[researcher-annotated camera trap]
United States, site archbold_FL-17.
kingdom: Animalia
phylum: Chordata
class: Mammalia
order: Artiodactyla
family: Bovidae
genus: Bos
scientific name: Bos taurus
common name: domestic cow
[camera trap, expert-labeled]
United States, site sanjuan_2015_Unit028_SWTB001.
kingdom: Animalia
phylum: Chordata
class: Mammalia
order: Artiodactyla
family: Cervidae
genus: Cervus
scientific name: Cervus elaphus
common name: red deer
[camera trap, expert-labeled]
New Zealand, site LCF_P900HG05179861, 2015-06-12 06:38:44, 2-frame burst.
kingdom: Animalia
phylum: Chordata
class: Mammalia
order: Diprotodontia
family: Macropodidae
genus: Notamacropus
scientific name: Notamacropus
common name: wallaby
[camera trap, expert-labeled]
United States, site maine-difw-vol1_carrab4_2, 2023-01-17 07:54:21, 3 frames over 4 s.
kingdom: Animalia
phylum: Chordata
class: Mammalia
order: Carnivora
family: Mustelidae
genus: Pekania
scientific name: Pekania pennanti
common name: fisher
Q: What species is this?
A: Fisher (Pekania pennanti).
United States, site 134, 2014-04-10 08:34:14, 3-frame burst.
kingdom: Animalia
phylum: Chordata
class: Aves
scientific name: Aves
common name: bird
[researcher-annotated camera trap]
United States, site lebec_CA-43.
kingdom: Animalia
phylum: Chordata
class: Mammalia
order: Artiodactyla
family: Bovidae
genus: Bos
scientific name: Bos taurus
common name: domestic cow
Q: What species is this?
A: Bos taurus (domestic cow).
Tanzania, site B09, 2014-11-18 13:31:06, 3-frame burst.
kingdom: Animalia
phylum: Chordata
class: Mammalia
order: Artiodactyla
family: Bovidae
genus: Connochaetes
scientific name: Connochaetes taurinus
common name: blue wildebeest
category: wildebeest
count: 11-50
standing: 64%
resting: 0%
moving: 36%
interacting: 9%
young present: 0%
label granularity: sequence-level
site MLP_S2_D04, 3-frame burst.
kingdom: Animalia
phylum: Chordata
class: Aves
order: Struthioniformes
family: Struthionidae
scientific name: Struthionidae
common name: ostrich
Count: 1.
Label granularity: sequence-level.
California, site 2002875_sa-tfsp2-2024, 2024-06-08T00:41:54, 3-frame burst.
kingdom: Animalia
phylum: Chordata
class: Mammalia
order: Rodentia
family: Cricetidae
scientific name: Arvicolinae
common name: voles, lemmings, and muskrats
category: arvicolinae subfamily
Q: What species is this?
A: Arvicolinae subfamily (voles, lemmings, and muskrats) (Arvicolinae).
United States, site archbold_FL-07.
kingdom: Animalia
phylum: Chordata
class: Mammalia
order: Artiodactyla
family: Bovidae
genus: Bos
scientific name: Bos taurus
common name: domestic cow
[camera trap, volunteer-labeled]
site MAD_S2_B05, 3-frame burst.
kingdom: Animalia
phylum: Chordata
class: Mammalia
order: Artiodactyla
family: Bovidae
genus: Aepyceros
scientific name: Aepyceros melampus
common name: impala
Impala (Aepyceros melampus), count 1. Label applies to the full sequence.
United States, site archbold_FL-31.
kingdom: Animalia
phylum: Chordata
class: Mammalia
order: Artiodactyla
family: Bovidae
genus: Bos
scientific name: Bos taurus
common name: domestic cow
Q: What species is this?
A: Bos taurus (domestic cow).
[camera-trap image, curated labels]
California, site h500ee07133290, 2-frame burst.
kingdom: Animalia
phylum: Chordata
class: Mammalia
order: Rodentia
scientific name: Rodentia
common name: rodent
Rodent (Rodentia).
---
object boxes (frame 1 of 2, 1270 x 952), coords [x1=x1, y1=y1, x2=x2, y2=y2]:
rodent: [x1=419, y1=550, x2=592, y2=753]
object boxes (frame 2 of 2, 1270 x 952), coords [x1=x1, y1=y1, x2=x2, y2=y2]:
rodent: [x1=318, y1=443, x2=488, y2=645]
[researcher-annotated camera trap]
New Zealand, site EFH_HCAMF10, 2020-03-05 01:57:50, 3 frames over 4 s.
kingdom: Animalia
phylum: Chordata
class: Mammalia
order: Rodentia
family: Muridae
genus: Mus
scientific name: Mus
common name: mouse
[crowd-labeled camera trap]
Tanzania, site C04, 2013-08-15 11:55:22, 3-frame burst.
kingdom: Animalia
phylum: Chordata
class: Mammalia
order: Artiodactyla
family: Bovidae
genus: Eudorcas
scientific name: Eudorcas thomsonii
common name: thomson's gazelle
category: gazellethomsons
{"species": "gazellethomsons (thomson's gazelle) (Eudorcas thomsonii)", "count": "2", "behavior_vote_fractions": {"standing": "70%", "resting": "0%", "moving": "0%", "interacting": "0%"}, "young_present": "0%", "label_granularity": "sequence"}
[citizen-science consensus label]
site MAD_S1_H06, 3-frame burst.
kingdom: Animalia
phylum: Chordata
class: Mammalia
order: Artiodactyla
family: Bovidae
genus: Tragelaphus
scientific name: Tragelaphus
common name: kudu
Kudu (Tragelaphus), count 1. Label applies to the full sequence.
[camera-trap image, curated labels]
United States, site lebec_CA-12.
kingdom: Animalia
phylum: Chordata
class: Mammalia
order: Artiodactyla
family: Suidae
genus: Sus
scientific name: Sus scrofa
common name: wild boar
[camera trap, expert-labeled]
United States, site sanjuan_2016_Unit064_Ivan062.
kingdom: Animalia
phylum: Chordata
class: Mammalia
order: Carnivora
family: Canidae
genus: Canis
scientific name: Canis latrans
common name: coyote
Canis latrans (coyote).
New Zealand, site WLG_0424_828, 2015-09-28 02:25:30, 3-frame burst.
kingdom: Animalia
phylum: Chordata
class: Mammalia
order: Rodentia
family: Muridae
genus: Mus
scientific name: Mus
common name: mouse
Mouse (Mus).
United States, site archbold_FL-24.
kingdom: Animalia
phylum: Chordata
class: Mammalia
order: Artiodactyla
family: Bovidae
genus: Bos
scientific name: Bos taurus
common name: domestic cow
※ ※ ※
• PROBLEM TO SOLVE: Given the records above, return exactly the lines starting at the line containing "A: Fisher (Pekania pennanti)." and ending at the line containing "scientific name: Aepyceros melampus", including both.

• PROBLEM SOLUTION:
A: Fisher (Pekania pennanti).
United States, site 134, 2014-04-10 08:34:14, 3-frame burst.
kingdom: Animalia
phylum: Chordata
class: Aves
scientific name: Aves
common name: bird
[researcher-annotated camera trap]
United States, site lebec_CA-43.
kingdom: Animalia
phylum: Chordata
class: Mammalia
order: Artiodactyla
family: Bovidae
genus: Bos
scientific name: Bos taurus
common name: domestic cow
Q: What species is this?
A: Bos taurus (domestic cow).
Tanzania, site B09, 2014-11-18 13:31:06, 3-frame burst.
kingdom: Animalia
phylum: Chordata
class: Mammalia
order: Artiodactyla
family: Bovidae
genus: Connochaetes
scientific name: Connochaetes taurinus
common name: blue wildebeest
category: wildebeest
count: 11-50
standing: 64%
resting: 0%
moving: 36%
interacting: 9%
young present: 0%
label granularity: sequence-level
site MLP_S2_D04, 3-frame burst.
kingdom: Animalia
phylum: Chordata
class: Aves
order: Struthioniformes
family: Struthionidae
scientific name: Struthionidae
common name: ostrich
Count: 1.
Label granularity: sequence-level.
California, site 2002875_sa-tfsp2-2024, 2024-06-08T00:41:54, 3-frame burst.
kingdom: Animalia
phylum: Chordata
class: Mammalia
order: Rodentia
family: Cricetidae
scientific name: Arvicolinae
common name: voles, lemmings, and muskrats
category: arvicolinae subfamily
Q: What species is this?
A: Arvicolinae subfamily (voles, lemmings, and muskrats) (Arvicolinae).
United States, site archbold_FL-07.
kingdom: Animalia
phylum: Chordata
class: Mammalia
order: Artiodactyla
family: Bovidae
genus: Bos
scientific name: Bos taurus
common name: domestic cow
[camera trap, volunteer-labeled]
site MAD_S2_B05, 3-frame burst.
kingdom: Animalia
phylum: Chordata
class: Mammalia
order: Artiodactyla
family: Bovidae
genus: Aepyceros
scientific name: Aepyceros melampus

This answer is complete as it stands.